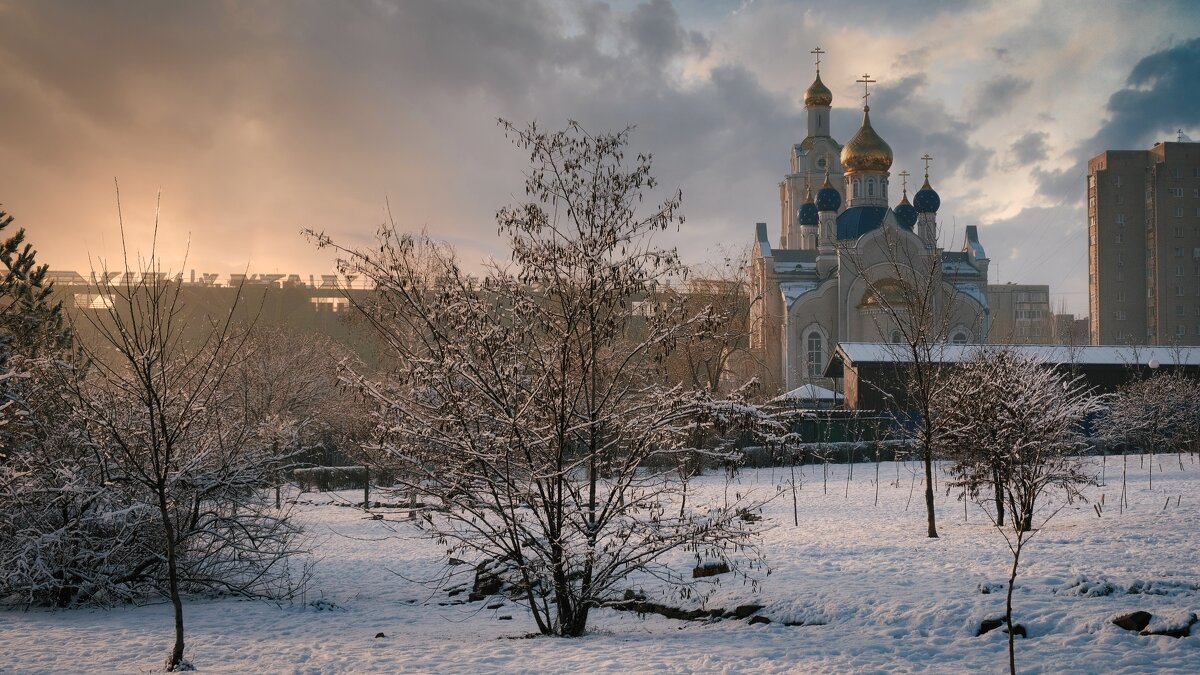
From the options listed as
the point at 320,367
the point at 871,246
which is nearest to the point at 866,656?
the point at 320,367

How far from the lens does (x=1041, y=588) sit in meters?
10.3

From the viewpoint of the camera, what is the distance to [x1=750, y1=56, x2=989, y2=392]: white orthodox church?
5206cm

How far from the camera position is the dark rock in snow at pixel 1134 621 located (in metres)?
8.94

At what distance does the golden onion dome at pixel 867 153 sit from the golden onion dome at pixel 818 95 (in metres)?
16.2

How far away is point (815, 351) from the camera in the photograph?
2221 inches

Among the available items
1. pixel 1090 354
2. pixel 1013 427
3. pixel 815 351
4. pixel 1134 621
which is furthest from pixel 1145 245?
pixel 1134 621

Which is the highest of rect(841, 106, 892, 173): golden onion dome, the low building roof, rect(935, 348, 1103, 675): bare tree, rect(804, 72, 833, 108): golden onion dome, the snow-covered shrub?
rect(804, 72, 833, 108): golden onion dome

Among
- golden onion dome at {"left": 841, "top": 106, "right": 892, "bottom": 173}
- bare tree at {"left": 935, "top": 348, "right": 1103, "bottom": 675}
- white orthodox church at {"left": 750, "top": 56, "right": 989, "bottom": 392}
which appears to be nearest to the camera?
bare tree at {"left": 935, "top": 348, "right": 1103, "bottom": 675}

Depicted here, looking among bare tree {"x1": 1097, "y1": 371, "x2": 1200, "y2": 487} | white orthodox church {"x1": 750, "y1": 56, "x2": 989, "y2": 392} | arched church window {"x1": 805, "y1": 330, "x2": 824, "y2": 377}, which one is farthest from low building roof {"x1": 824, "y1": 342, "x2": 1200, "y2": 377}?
arched church window {"x1": 805, "y1": 330, "x2": 824, "y2": 377}

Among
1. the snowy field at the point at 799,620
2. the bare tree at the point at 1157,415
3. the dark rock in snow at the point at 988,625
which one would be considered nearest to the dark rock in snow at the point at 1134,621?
the snowy field at the point at 799,620

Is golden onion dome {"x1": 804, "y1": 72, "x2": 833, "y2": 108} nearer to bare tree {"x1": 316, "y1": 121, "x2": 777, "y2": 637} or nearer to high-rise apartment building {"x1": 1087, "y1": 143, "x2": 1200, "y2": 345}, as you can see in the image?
high-rise apartment building {"x1": 1087, "y1": 143, "x2": 1200, "y2": 345}

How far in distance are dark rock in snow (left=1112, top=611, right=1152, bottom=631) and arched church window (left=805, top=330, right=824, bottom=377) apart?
156ft

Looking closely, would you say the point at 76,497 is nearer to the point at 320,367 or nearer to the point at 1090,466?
the point at 1090,466

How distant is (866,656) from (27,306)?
13.7 m
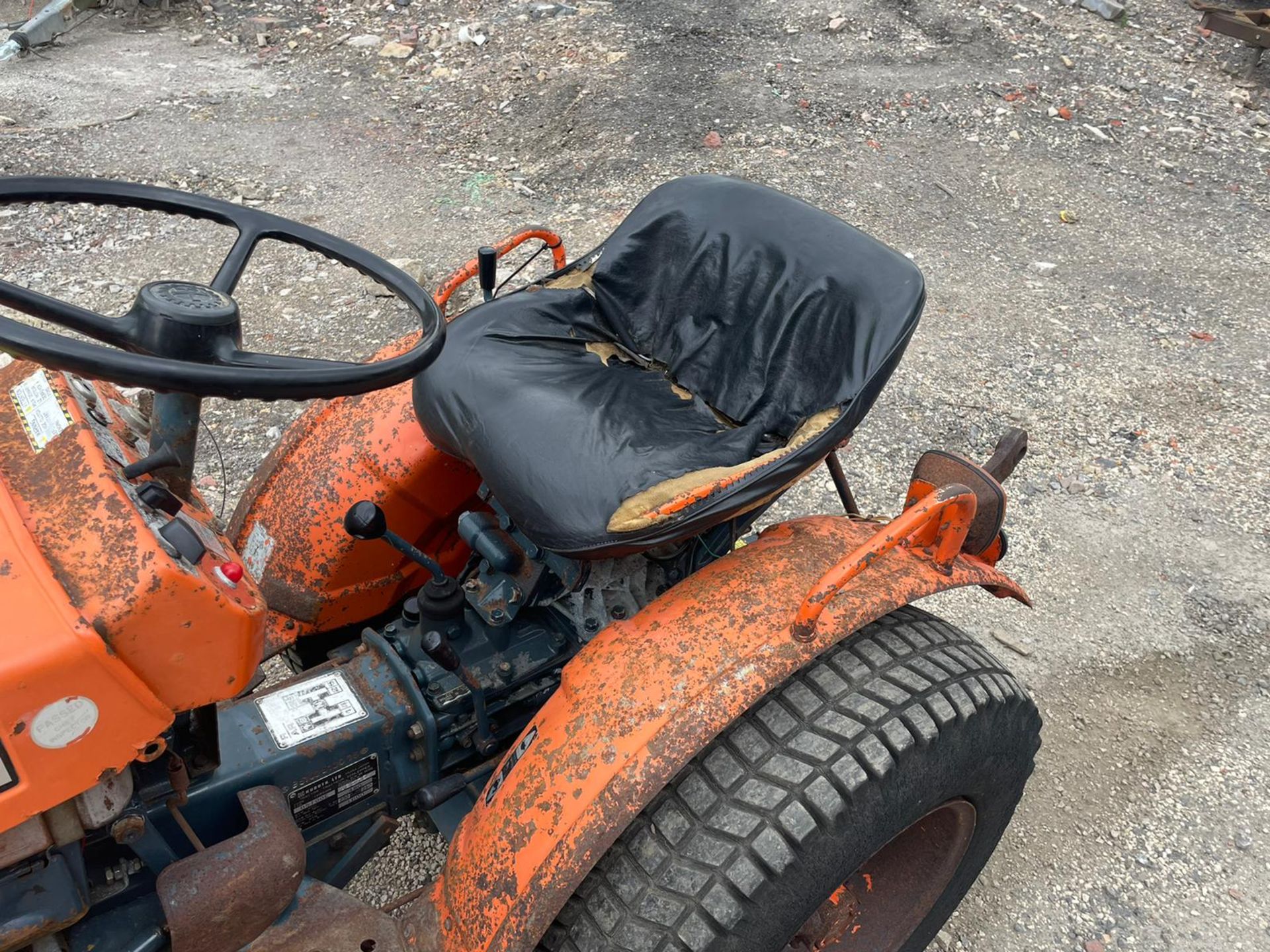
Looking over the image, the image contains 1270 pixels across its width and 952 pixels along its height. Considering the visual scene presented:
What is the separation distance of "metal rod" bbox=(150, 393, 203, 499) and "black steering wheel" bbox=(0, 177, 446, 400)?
0.10 metres

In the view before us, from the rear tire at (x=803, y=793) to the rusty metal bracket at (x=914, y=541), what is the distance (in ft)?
0.41

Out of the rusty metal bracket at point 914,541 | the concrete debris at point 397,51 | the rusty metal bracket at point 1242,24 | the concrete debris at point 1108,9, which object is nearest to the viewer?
the rusty metal bracket at point 914,541

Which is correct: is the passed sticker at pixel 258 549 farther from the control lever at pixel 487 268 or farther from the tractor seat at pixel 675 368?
the control lever at pixel 487 268

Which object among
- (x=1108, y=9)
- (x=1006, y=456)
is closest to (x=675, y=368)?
(x=1006, y=456)

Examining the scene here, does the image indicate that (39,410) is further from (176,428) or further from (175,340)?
(175,340)

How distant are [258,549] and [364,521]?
440 mm

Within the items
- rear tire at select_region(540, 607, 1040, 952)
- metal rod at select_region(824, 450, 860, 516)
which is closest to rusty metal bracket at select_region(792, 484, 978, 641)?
rear tire at select_region(540, 607, 1040, 952)

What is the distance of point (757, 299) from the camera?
75.6 inches

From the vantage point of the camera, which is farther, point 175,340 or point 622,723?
point 622,723

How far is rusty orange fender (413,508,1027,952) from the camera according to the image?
4.38 feet

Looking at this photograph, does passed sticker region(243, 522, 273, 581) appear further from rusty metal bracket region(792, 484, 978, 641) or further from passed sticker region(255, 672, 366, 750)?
rusty metal bracket region(792, 484, 978, 641)

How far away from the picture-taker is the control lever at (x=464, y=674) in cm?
170

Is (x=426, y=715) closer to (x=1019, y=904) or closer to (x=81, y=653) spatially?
(x=81, y=653)

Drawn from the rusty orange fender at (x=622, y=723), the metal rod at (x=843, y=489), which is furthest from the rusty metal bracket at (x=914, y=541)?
the metal rod at (x=843, y=489)
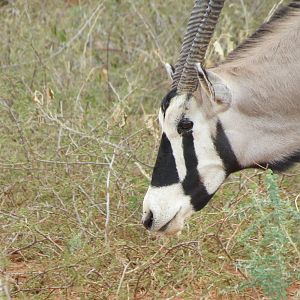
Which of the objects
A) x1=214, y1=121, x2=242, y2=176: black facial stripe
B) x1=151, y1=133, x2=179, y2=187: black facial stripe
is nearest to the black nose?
x1=151, y1=133, x2=179, y2=187: black facial stripe

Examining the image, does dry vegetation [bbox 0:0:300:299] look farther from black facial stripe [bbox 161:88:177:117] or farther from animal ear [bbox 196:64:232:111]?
black facial stripe [bbox 161:88:177:117]

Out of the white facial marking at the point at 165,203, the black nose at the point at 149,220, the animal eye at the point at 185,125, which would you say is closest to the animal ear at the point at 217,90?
the animal eye at the point at 185,125

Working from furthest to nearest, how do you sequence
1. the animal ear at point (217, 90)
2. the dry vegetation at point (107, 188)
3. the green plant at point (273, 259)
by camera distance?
the dry vegetation at point (107, 188) < the animal ear at point (217, 90) < the green plant at point (273, 259)

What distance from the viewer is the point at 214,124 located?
5.07 meters

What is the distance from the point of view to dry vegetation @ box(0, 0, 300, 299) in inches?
211

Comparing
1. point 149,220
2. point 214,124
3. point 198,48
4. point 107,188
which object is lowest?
point 107,188

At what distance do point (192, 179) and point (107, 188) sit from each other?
104 cm

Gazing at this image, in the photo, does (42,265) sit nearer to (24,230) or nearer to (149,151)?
(24,230)

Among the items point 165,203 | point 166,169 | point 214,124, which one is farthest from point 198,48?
point 165,203

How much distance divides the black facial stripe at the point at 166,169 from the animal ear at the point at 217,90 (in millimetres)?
273

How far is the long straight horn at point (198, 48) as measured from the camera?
508 centimetres

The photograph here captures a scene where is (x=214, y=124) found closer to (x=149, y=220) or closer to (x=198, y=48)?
(x=198, y=48)

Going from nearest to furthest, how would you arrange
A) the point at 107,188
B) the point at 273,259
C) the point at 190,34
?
1. the point at 273,259
2. the point at 190,34
3. the point at 107,188

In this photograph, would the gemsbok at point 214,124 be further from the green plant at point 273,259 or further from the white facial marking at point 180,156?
the green plant at point 273,259
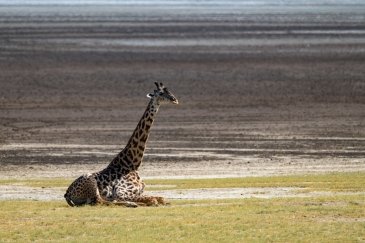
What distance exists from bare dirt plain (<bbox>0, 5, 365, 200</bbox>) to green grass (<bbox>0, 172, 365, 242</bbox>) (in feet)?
22.5

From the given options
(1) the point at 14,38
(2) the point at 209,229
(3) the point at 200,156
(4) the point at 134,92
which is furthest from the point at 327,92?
(1) the point at 14,38

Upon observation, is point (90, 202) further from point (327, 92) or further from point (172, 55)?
point (172, 55)

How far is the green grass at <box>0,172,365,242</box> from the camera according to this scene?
49.6ft

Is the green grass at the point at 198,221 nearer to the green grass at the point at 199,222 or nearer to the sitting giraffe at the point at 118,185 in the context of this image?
the green grass at the point at 199,222

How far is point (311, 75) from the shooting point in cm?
5050

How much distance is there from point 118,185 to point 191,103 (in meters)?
21.5

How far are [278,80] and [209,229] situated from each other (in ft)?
110

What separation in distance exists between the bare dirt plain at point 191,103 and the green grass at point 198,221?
22.5 ft

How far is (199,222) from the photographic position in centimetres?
1623

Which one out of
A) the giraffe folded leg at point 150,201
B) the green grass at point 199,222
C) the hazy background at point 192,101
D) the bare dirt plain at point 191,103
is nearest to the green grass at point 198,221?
the green grass at point 199,222

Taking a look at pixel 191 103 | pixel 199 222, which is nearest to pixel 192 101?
pixel 191 103

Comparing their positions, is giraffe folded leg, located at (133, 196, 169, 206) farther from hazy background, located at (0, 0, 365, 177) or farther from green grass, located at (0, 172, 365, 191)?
hazy background, located at (0, 0, 365, 177)

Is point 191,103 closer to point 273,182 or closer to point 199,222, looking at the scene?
point 273,182

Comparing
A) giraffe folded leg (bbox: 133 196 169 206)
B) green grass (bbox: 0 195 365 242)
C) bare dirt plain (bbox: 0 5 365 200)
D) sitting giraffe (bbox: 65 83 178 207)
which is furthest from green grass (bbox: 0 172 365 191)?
giraffe folded leg (bbox: 133 196 169 206)
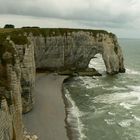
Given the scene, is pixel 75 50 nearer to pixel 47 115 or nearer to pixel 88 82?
pixel 88 82

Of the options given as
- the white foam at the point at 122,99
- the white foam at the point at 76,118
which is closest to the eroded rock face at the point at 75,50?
the white foam at the point at 122,99

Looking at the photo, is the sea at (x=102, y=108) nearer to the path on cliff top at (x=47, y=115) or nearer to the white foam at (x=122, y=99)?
the white foam at (x=122, y=99)

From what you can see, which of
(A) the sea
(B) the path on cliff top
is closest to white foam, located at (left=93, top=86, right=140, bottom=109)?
(A) the sea

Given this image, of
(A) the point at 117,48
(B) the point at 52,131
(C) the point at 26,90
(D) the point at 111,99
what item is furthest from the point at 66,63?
(B) the point at 52,131

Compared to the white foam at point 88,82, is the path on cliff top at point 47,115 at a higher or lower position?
higher

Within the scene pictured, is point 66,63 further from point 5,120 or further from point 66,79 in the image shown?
point 5,120

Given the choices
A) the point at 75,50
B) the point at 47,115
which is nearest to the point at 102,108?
the point at 47,115

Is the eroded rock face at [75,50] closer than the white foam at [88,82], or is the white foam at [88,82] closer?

- - - - - - -

[O que fazer]: Reproduza as linhas do material que vão da linha que contém "Of the options given as" até o fim do material, ambas as extremidades incluídas. Troque "eroded rock face" por "weathered rock face" e deixe todo o resto sem alteração.

[Resposta esperada]:
Of the options given as
- the white foam at the point at 122,99
- the white foam at the point at 76,118
which is closest to the weathered rock face at the point at 75,50?
the white foam at the point at 122,99

Looking at the photo, is the sea at (x=102, y=108) nearer to the path on cliff top at (x=47, y=115) or nearer to the white foam at (x=122, y=99)?
the white foam at (x=122, y=99)

From what you can see, which of
(A) the sea
(B) the path on cliff top
is closest to white foam, located at (left=93, top=86, right=140, bottom=109)?
(A) the sea

Given this image, of
(A) the point at 117,48
(B) the point at 52,131
(C) the point at 26,90
(D) the point at 111,99
what item is furthest from the point at 66,63?
(B) the point at 52,131

Compared to the white foam at point 88,82, is the path on cliff top at point 47,115 at a higher or lower position?
higher

Within the scene pictured, is point 66,63 further from point 5,120 or further from point 66,79 in the image shown?
point 5,120

Given the choices
A) the point at 75,50
B) the point at 47,115
which is nearest to the point at 102,108?
the point at 47,115

Is the weathered rock face at [75,50] closer than the white foam at [88,82], or is the white foam at [88,82] closer?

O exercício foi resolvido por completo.